_Directions for this task:_
Could you copy exactly the lines from the one containing "scientific name: Madoqua guentheri" through the last line of the records below, and nothing else?
━━━━━━━━━━━━━━━━
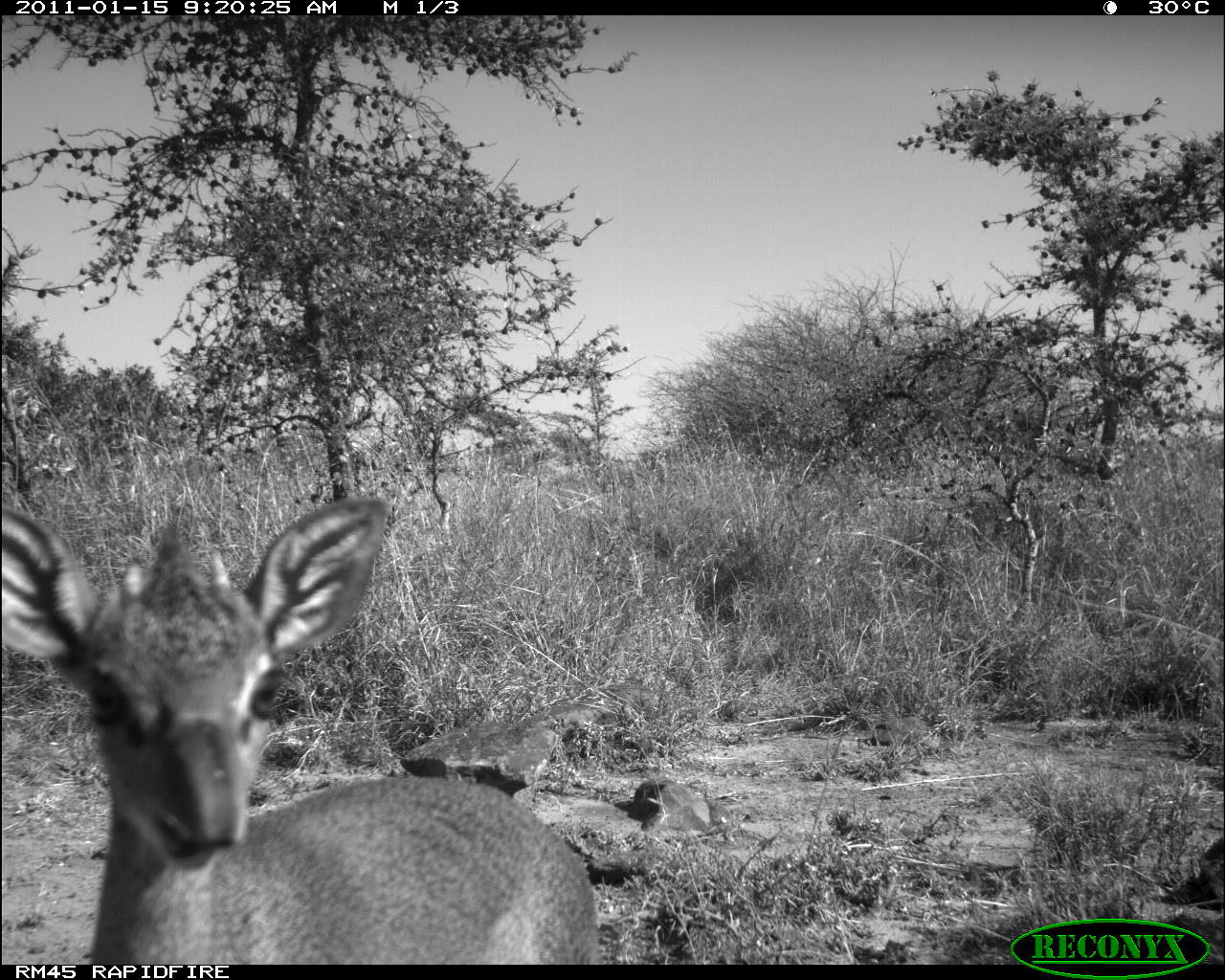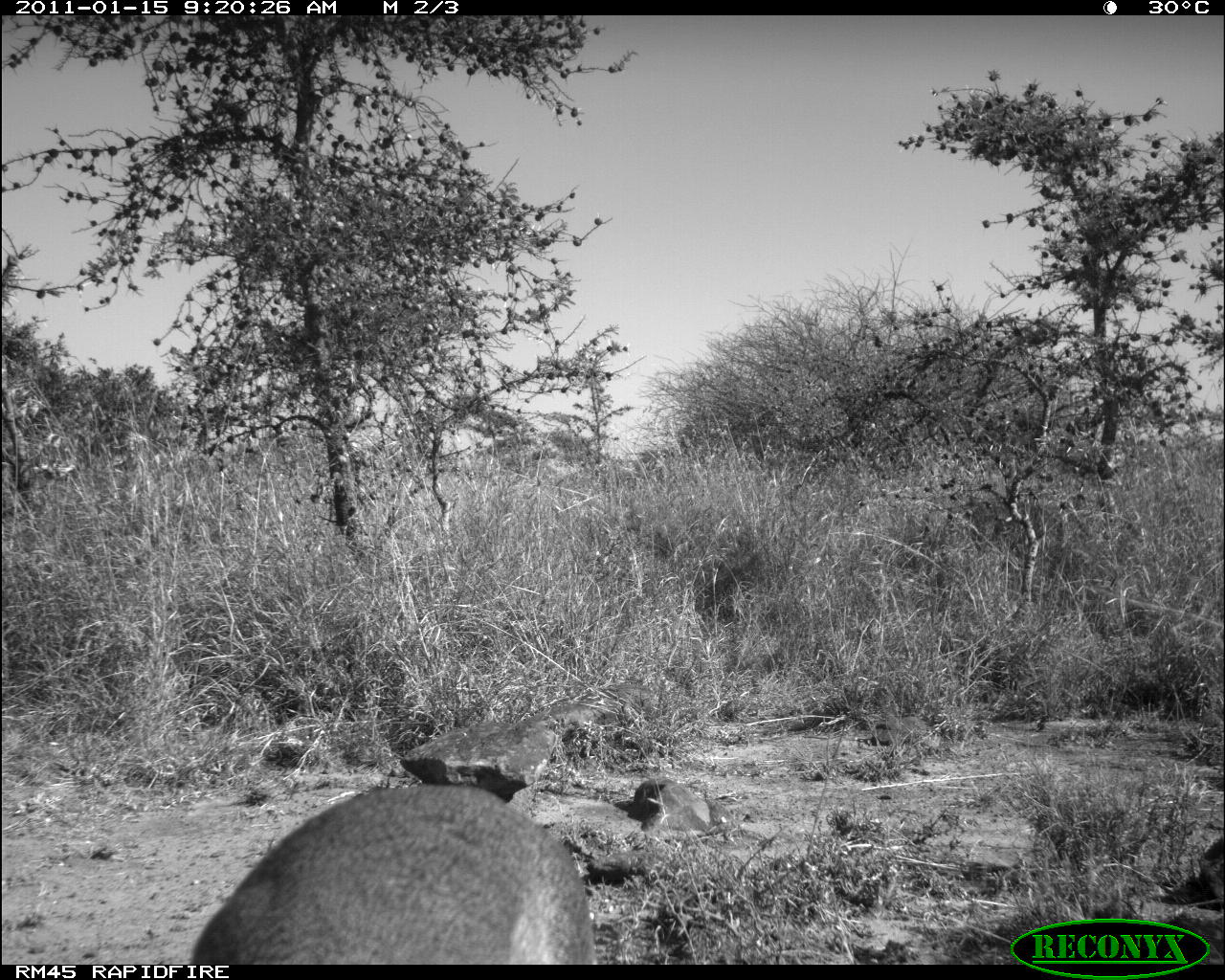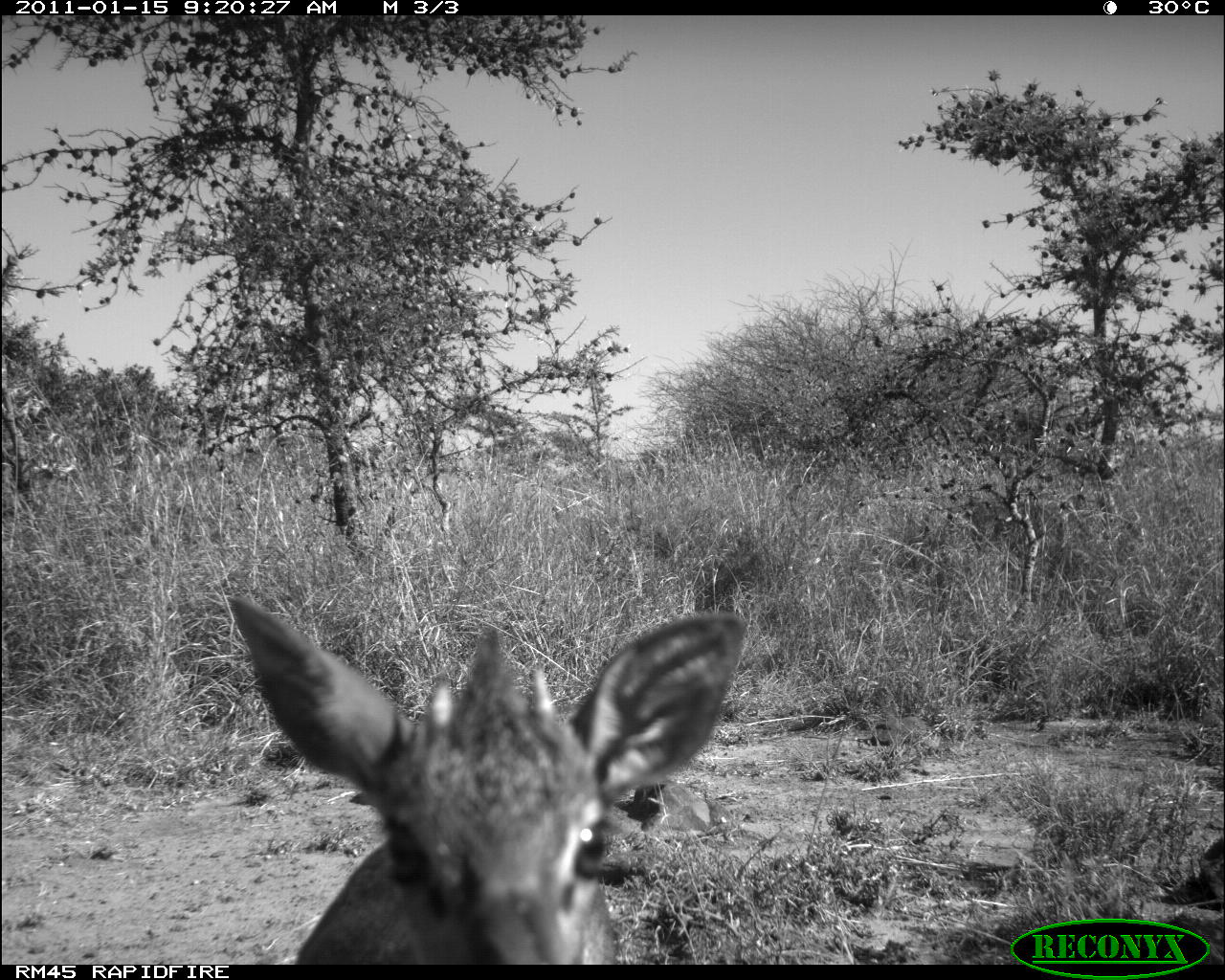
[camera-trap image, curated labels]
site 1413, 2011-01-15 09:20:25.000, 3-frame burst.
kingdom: Animalia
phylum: Chordata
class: Mammalia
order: Artiodactyla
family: Bovidae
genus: Madoqua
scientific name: Madoqua guentheri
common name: günther's dik-dik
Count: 1.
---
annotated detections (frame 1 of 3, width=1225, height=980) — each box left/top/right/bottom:
madoqua guentheri: 2/498/600/965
━━━━━━━━━━━━━━━━
_Answer space:_
scientific name: Madoqua guentheri
common name: günther's dik-dik
Count: 1.
---
annotated detections (frame 1 of 3, width=1225, height=980) — each box left/top/right/bottom:
madoqua guentheri: 2/498/600/965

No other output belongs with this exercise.